(Dataset entries)
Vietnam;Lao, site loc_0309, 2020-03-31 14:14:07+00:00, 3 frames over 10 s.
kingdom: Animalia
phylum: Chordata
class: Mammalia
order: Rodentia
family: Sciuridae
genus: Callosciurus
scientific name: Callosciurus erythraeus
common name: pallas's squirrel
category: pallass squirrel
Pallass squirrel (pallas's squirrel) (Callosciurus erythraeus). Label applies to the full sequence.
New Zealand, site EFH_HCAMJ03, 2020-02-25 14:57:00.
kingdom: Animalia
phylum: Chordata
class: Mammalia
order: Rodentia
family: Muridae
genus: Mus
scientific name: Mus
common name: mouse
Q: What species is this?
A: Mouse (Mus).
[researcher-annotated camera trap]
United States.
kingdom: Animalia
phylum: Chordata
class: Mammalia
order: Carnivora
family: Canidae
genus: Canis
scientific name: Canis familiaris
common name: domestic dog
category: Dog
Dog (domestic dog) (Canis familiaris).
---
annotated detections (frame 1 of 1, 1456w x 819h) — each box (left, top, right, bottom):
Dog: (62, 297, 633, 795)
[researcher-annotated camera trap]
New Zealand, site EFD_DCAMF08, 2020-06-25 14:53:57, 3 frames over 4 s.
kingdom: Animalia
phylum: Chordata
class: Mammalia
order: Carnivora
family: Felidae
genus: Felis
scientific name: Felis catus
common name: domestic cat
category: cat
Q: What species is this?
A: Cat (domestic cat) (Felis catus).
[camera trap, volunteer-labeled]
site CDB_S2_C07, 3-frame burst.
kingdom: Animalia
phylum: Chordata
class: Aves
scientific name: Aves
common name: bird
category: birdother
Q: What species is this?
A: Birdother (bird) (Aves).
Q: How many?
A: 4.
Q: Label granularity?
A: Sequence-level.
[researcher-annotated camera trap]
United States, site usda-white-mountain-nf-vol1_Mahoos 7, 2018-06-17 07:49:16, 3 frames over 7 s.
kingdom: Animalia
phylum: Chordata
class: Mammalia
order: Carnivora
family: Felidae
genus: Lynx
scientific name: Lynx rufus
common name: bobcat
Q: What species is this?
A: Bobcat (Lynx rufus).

__What is being asked__.
Scan the data above for the string "United" and copy each line where it appears.

__Exercise output__.
United States.
United States, site usda-white-mountain-nf-vol1_Mahoos 7, 2018-06-17 07:49:16, 3 frames over 7 s.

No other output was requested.